### [Stated exercise]
Gather each line of the data below that contains the word "plantation" and copy those lines out in full.
[BEGIN Material for this task]
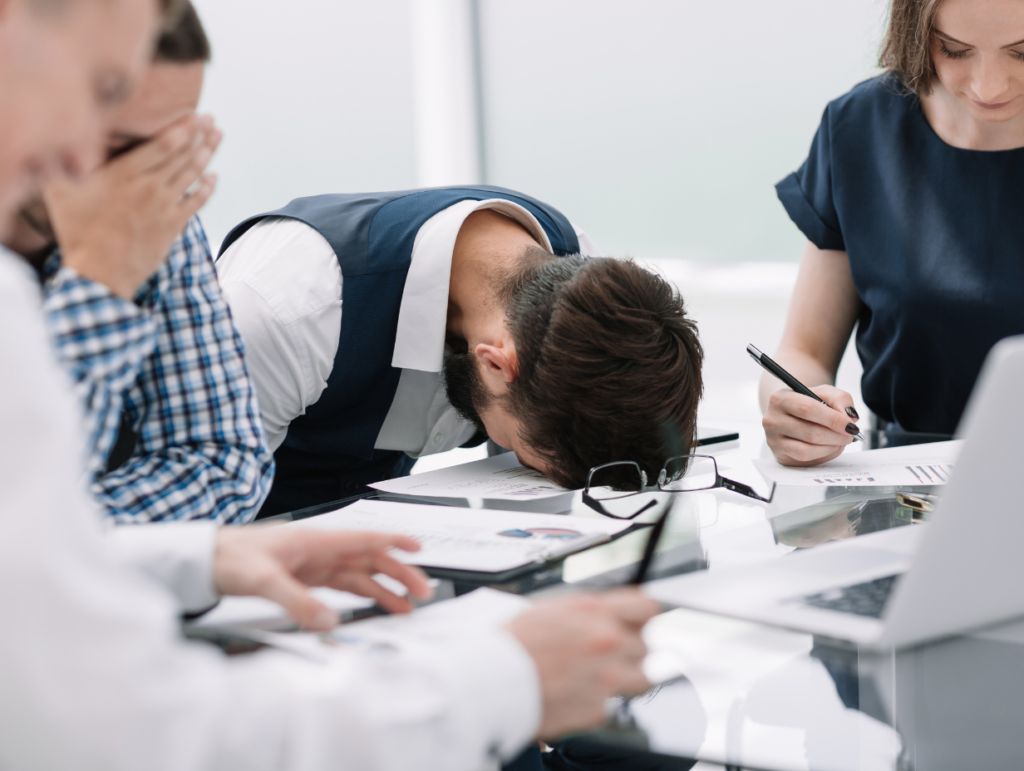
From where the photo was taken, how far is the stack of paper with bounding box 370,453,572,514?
1124 millimetres

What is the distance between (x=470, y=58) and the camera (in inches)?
162

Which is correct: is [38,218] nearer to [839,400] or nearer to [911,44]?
[839,400]

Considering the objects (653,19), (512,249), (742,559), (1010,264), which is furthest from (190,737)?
(653,19)

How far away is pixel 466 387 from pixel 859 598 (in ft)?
2.40

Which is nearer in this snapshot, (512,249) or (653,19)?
(512,249)

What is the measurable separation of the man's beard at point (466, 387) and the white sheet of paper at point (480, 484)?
0.08 meters

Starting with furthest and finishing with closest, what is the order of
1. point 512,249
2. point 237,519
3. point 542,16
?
point 542,16 < point 512,249 < point 237,519

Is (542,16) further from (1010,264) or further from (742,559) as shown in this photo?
(742,559)

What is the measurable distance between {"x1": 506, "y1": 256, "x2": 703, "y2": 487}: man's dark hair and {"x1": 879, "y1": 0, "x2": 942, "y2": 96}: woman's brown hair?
573 millimetres

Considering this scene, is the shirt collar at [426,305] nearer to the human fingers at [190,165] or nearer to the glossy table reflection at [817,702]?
the human fingers at [190,165]

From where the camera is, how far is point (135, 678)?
427mm

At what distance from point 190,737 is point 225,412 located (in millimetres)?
623

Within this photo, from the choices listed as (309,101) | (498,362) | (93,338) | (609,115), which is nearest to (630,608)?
(93,338)

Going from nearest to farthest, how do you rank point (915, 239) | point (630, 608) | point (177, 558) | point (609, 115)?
point (630, 608) < point (177, 558) < point (915, 239) < point (609, 115)
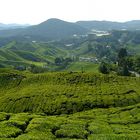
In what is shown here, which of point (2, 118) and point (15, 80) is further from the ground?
point (2, 118)

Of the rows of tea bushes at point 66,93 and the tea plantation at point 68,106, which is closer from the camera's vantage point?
the tea plantation at point 68,106

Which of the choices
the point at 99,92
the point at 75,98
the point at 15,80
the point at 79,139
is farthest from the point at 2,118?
the point at 15,80

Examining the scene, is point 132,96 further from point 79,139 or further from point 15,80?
point 79,139

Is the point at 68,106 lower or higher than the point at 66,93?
lower

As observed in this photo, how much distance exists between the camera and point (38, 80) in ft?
531

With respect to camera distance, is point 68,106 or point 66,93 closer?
point 68,106

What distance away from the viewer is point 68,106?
398ft

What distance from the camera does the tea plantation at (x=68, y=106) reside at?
5819cm

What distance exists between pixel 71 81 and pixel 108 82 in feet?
55.2

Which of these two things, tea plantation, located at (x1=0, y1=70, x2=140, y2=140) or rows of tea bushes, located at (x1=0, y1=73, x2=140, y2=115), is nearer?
tea plantation, located at (x1=0, y1=70, x2=140, y2=140)

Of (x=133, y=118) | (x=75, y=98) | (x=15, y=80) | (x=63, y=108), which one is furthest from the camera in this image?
(x=15, y=80)

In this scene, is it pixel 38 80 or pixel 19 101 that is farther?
pixel 38 80

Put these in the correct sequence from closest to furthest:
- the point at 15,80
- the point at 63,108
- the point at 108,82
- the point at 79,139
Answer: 1. the point at 79,139
2. the point at 63,108
3. the point at 108,82
4. the point at 15,80

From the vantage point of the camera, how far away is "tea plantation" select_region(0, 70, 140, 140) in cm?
5819
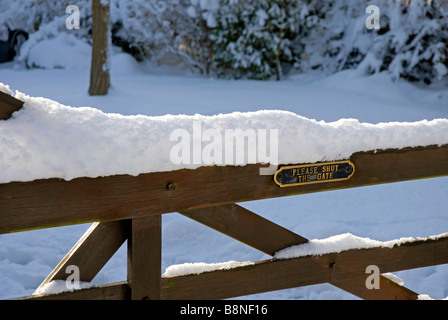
[END Material for this task]
### [Solution]
Of the rows of tea bushes at point 66,93 and the tea plantation at point 68,106, which is closer from the camera's vantage point?
the tea plantation at point 68,106
What distance from the camera does the tea plantation at (x=68, y=106) reside at?
Which of these two things, tea plantation, located at (x1=0, y1=70, x2=140, y2=140) or rows of tea bushes, located at (x1=0, y1=73, x2=140, y2=115), is nearer?
tea plantation, located at (x1=0, y1=70, x2=140, y2=140)
From the vantage point of the camera, how far away is "tea plantation" select_region(0, 70, 140, 140) in cm?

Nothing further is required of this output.